Celebrating the end of summer and the anticipation of fall with this sweet & salty Favorite Maple Butter Corn
Today’s recipe for this deliciously sweet corn is brought to you with lots of sentiment.
We’re more than halfway through August, and although I’m feeling twinges of sadness about how fast summer is fading, I’m also starting to feel the cozy, nostalgic mood that fall brings. A couple of weeks ago we had some days where I could almost sense autumn in the air. It was still hot outside, but somehow it felt like nature was slowing down.
This recipe marries the taste of summer and the anticipation of fall. Buttery, sweet corn on the cob, made even sweeter by maple syrup. The maple syrup gives it a huge boost of sweetness and very subtle hints of maple. Maple makes me think of bonfires and woodsmoke and brilliant red maple trees. Corn on the cob, to me, is the epitome of summertime. Also one of my favorite foods ever. Hands down the number one thing I would not want to give up. Goodness, I’ll even eat it for a bedtime snack – my husband doesn’t get my obsession at all.
Maple Butter Corn Instructions:
It’s so easy. First, start cooking the corn while you’re making the maple butter. I just cover my ears of corn with water in a large pot and bring it to a boil. Then I turn it down to medium heat and cook for about 8 minutes or until the kernels are just starting to soften.
For the maple butter, start with softened butter, and add the maple syrup and salt.
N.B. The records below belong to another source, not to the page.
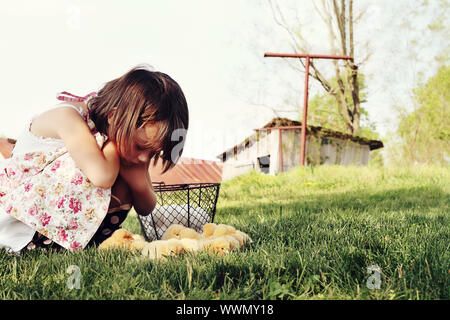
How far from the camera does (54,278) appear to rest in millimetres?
1144

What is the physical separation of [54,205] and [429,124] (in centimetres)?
814

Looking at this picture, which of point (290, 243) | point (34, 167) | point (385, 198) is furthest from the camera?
point (385, 198)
Whip it on high for 5 minutes with either a hand held mixer or in a stand mixer – whatever you prefer. It will start out sort of weird looking since the maple syrup and the butter will stay kind of separated at first. Make sure to scrape the sides of the bowl as you go to get any stray bits of butter whipped in smoothly. By the end it should be really creamy and smooth.
After this I like to put the the whipped butter in the fridge for a few minutes so that it firms up just a bit. It just makes the process of spreading it on the corn a little easier. At this point I’ll also take the corn out of the hot water and let it cool down on a plate for a few minutes. It will still be really hot when you start buttering it, but it will be easier to handle.
After the maple butter has had about 5 minutes in the fridge, you’re ready to get buttering. I found that you really get the best flavor if you do a second buttering as well. Using your fingers or a knife, spread the maple butter over each ear of corn, and you’ll have quite a bit drip off as the butter melts. That’s why I go for round two, to really pack that butter into every crevice. I also found that after applying a second coat was when the maple flavor really started to come through. Finish off with some freshly ground black pepper.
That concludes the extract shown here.